- 667 Okunma
- 1 Yorum
- 2 Beğeni
"ÖF ÖF!" ÜZERİNE BİR YAZI
Bugün ünlü halk ozanı Ali Kızıltuğ’un bir türküsünü Koray Avcı’dan dinledim. Türkünün adı “Sen Gel Diyorsun” diğer söylenişiyle “Öf öff”. Daha önce de radyoda Ali Kızıltuğ’un sazından, sesinden dinlemiştim, ilgimi çekmişti.
Bu kez çok etkiledi beni. İçinde bulunduğum durumdan dolayı olmalı. Çoğunuz gibi on bir on iki gündür evde kapalıyım. Kendimi oyalayacak bir şeyler bulsam da yazmak, çizmek gibi uğraşlarım olsa da sıkıldım iyice. Özgür olmanın değerini bir kere daha hem de çok iyi anladım. Sokağa çıkıp “Hey özgürlük!” diye Livaneli’nin kulaklarını çınlatasım geliyor.

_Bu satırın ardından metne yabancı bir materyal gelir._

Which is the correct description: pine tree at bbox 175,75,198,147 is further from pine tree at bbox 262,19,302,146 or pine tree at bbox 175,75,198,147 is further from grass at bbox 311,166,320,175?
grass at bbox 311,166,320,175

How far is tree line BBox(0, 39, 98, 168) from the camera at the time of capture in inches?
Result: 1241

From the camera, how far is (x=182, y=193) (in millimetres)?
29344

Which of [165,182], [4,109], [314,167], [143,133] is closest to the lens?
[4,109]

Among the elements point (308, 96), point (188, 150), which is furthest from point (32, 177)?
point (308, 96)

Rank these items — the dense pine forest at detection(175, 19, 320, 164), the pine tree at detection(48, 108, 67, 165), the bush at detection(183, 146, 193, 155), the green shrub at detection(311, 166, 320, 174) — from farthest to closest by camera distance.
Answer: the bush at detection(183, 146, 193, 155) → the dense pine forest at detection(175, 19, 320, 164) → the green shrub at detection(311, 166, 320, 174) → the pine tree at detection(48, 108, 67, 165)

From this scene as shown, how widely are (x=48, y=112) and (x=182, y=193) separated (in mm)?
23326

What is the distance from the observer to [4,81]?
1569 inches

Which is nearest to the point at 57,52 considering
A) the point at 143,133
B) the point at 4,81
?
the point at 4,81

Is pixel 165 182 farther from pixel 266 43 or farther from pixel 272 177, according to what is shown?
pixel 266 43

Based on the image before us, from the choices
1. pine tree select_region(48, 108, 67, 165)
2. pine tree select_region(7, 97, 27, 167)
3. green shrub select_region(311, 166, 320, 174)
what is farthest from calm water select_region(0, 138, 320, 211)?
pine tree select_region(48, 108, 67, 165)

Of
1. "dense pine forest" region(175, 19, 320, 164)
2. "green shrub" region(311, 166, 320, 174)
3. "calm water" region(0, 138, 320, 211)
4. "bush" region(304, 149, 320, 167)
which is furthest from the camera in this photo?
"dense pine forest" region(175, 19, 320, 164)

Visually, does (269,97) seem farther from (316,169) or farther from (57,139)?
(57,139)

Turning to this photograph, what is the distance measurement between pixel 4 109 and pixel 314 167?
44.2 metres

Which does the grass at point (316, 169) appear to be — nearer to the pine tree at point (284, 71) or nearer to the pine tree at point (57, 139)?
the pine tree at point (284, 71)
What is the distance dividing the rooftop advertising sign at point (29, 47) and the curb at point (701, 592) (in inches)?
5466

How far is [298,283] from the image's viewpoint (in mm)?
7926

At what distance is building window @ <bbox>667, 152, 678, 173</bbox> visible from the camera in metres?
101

Bu dokunaklı türkünün sözleri nasılmış merak ettim. Öyle dinleyince dertlendiren “Öf öff!” çektiren türkünün sözleri şöyle:
Aramıza girmiş dağlar, denizler
Gelemem diyorum, öf öf, sen gel diyorsun
Kar yağmış yollara örtülmüş izler
Bulamam diyorum, öf öf, sen bul diyorsun
Sanma bu sevgimiz, sence yaygara
Ne dertler bıraktın, öf öf, hep sıra sıra
Sen yoksun ya böyle ıssız Ankara
Duramam diyorum, öf öf, sen dur diyorsun
Esiyor başımdan kavak yeli
Kapladı gönlümü, öf öf, bir sevda seli
Her gün ağlıyorum gittin gideli
Gülemem diyorum, öf öf, sen gül diyorsun
Kızıltuğ’um baharımı yazımı
Hangi kalem yazmış, öf öf, benim yazımı
Dert ortağım olan dertli sazımı
Çalamam diyorum, öf öf, sen çal diyorsun
Dokunaklı sözler, türkünün öyle bir tınısı var ki siz de söyleyenle birlikte “Öf öf!” çekiyorsunuz. Her ne kadar türküdeki dizeler anlattığı konu yönünden bizim içinde bulunduğumuz durumla ilgili olmasa da dokunaklı söyleyiş, daha doğrusu işin “Öf öf!” kısmı gün boyunca sıkıntıdan “Öf!” çeken halimizle tam örtüşüyor.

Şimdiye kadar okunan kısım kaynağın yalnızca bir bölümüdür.